■ AIM:
Pull out every line in the entries below that contains the word "exposed", and copy each of those lines in full.

■ ENTRIES SHOWN:
--*--

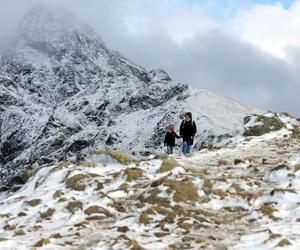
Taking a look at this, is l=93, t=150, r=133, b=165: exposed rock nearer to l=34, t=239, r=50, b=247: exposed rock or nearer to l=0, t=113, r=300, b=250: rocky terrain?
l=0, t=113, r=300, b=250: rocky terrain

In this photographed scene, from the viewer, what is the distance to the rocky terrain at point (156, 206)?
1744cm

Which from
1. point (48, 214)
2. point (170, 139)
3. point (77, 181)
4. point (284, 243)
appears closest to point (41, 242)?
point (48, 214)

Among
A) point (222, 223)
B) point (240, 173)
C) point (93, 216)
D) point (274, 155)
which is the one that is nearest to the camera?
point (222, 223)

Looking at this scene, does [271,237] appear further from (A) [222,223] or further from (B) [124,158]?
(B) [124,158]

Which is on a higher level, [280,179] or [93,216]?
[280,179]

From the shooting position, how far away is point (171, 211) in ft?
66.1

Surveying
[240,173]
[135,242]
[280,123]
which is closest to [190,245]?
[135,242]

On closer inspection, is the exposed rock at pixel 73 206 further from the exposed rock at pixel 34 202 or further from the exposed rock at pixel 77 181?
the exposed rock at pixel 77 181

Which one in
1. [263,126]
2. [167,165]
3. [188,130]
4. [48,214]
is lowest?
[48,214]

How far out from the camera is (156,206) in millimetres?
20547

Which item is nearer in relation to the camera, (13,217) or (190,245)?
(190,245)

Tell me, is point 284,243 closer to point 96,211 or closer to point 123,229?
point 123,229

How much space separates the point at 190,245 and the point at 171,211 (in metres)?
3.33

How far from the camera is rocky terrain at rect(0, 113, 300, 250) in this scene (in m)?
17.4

--*--

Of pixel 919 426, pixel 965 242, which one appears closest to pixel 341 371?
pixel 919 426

--*--

■ FULL RESPONSE:
Taking a look at this, is l=93, t=150, r=133, b=165: exposed rock nearer to l=34, t=239, r=50, b=247: exposed rock or nearer to l=0, t=113, r=300, b=250: rocky terrain?
On closer inspection, is the exposed rock at pixel 73 206 further from the exposed rock at pixel 34 202 or further from the exposed rock at pixel 77 181?
the exposed rock at pixel 77 181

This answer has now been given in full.